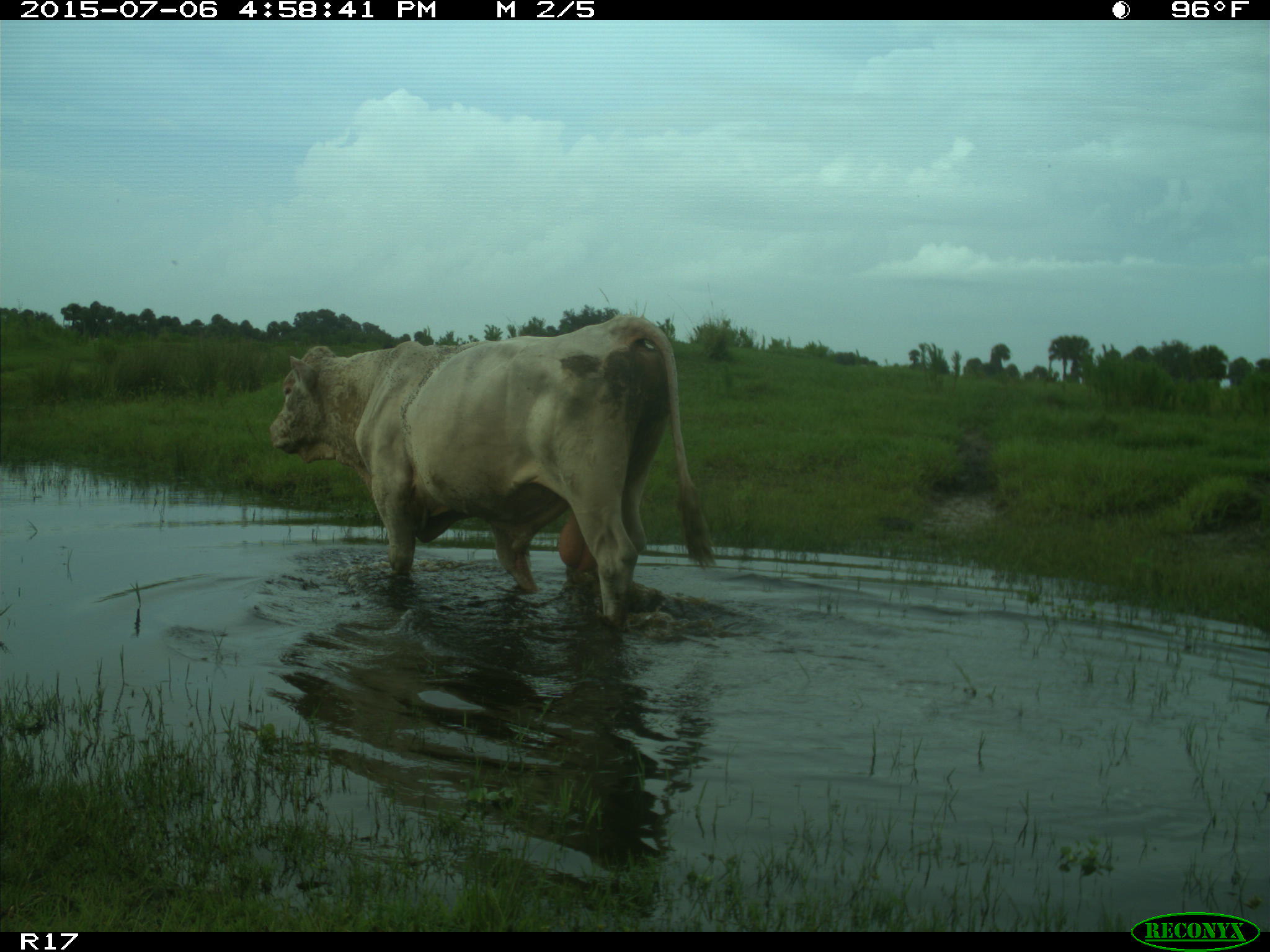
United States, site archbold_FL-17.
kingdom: Animalia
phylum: Chordata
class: Mammalia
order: Artiodactyla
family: Bovidae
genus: Bos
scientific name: Bos taurus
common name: domestic cow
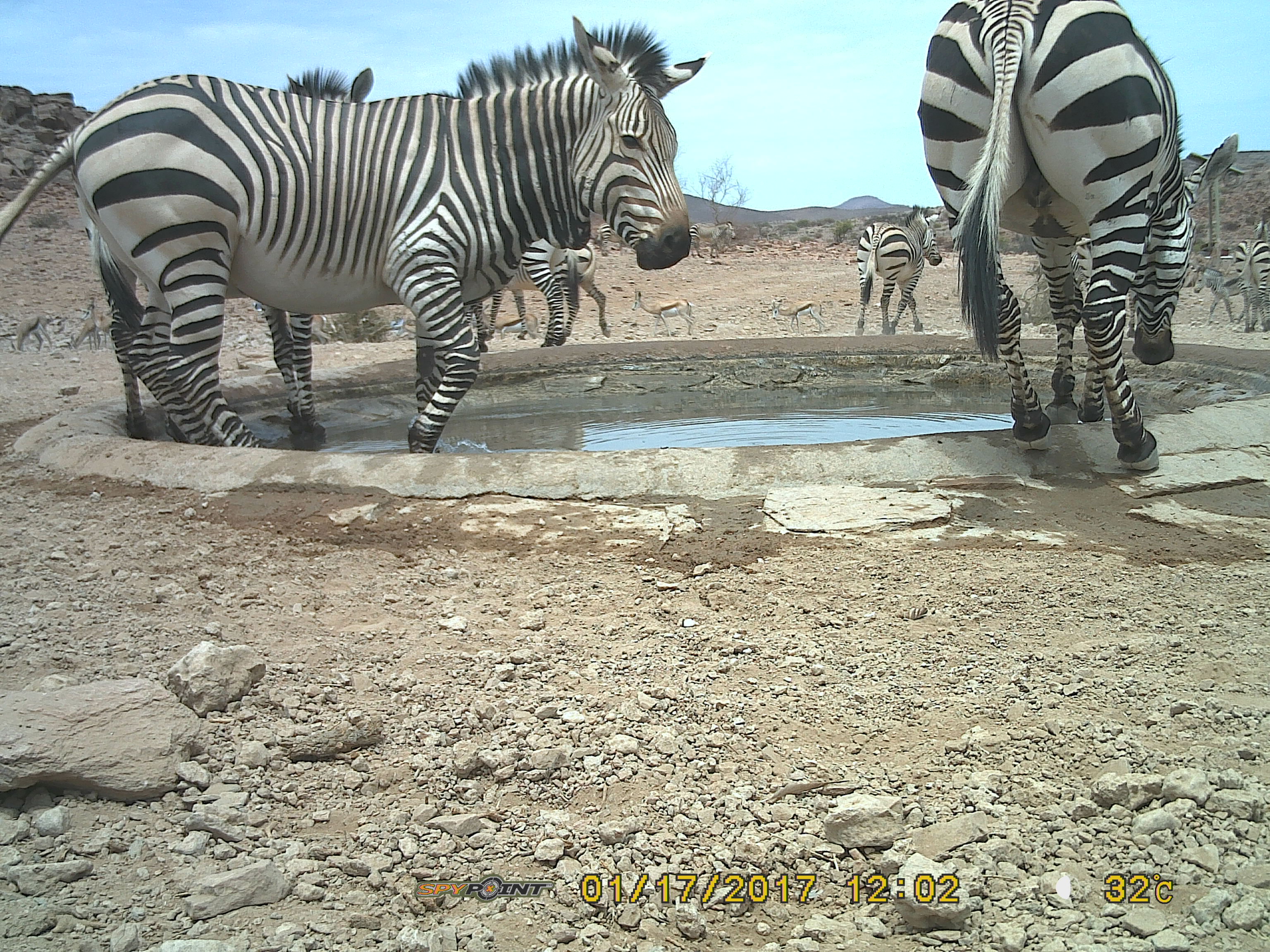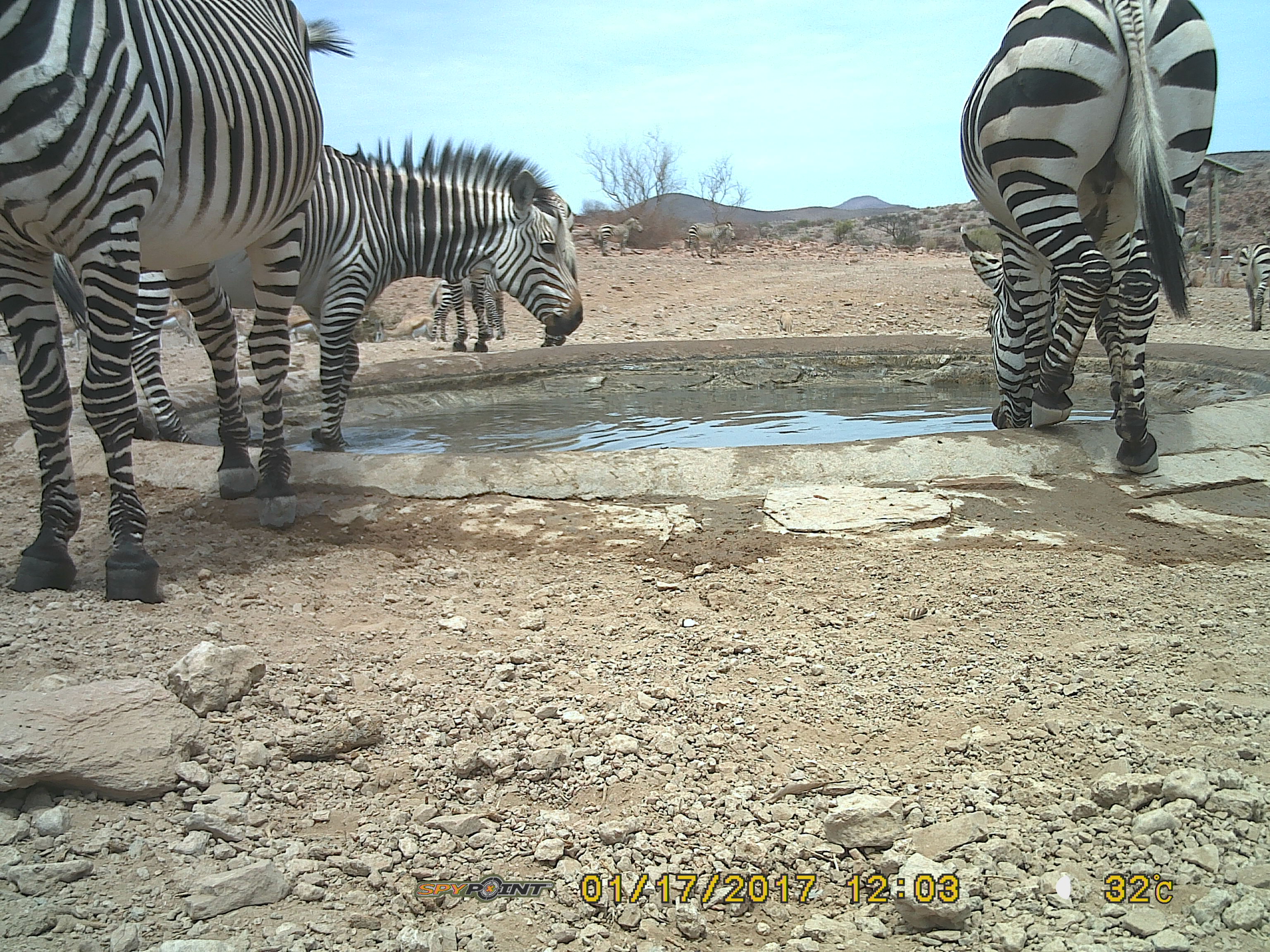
──────────────────────────────
### Task description
Would you reproduce the listing above in full and exactly, without its pictures?

### Solution for this task
United States, site archbold_FL-17.
kingdom: Animalia
phylum: Chordata
class: Mammalia
order: Artiodactyla
family: Bovidae
genus: Bos
scientific name: Bos taurus
common name: domestic cow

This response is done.